**What to do**.
Count the lines in the listing below that contain the word "picture". Reply with the number alone.
====== Material to process
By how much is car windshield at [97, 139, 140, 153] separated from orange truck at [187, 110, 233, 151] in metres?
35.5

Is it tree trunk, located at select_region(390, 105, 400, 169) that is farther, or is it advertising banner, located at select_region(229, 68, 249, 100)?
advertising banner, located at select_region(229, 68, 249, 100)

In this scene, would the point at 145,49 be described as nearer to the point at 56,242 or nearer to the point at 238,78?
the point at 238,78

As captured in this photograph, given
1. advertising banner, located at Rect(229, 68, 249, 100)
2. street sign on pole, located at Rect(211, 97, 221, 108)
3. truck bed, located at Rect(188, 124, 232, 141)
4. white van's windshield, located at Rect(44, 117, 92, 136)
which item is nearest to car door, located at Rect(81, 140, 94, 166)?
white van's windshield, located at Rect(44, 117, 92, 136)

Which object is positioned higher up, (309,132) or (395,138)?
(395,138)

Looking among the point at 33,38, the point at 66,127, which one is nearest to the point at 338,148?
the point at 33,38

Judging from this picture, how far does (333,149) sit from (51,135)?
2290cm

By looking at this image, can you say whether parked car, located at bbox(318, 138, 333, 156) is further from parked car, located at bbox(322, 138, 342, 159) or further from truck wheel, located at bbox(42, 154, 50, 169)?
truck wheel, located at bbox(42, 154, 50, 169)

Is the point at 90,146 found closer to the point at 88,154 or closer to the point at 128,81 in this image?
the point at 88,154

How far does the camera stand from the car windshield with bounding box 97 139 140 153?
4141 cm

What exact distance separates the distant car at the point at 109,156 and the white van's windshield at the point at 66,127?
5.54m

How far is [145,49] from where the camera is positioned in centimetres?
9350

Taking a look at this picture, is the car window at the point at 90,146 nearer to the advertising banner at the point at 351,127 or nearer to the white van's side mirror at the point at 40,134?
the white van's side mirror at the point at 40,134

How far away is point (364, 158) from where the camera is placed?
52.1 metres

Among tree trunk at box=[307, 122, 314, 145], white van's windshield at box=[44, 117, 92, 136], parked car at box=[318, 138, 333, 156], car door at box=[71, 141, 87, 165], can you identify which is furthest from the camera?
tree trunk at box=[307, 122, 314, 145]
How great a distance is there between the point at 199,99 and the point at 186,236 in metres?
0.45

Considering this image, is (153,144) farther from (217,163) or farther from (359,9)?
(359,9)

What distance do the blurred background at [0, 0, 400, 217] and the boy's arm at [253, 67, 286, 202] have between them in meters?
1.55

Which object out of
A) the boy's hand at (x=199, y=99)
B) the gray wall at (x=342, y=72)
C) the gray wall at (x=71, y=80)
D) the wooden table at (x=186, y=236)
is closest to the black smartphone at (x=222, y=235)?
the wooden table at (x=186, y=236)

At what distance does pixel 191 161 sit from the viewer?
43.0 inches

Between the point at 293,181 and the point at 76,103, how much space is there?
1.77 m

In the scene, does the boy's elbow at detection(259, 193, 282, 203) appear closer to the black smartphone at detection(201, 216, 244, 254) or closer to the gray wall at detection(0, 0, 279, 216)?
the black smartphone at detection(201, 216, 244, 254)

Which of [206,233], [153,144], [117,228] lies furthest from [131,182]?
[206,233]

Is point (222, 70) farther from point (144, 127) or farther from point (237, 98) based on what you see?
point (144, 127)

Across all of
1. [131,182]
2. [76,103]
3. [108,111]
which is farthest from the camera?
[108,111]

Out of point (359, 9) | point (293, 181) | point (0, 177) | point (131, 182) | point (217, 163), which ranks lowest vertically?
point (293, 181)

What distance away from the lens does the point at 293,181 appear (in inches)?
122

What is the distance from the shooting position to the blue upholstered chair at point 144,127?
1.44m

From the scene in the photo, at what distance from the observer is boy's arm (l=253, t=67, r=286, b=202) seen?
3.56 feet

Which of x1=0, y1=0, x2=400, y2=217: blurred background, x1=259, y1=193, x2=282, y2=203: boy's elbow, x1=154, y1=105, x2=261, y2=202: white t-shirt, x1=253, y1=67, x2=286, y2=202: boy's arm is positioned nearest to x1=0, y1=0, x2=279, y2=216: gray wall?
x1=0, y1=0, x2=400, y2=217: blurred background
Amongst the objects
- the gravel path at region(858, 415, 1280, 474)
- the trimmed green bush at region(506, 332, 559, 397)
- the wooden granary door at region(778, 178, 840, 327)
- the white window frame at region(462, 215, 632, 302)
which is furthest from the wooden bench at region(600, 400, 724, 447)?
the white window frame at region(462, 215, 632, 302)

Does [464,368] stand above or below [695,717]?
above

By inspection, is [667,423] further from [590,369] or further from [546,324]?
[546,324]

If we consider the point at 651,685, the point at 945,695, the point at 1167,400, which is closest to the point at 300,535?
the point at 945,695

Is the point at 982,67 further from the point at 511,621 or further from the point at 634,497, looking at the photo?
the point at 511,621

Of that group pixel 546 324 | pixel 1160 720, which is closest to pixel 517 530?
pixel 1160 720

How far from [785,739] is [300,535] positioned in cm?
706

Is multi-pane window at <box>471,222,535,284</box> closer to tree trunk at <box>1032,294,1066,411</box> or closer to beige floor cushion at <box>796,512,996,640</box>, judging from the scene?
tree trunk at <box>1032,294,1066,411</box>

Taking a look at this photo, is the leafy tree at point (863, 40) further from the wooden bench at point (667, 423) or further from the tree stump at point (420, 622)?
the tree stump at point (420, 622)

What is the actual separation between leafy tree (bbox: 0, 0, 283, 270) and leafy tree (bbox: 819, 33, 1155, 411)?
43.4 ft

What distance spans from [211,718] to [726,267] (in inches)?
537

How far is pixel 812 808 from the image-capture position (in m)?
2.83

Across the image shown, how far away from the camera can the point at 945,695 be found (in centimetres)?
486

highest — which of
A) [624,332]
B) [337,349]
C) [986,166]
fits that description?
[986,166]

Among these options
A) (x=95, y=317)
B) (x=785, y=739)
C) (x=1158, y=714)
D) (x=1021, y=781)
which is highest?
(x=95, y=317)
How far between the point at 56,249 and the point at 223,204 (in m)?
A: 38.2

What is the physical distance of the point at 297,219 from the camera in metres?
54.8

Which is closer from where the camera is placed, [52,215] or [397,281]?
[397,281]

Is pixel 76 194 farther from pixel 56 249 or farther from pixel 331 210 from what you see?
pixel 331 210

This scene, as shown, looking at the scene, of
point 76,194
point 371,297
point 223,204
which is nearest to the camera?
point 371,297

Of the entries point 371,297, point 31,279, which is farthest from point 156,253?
============
**Answer for this exercise**.
2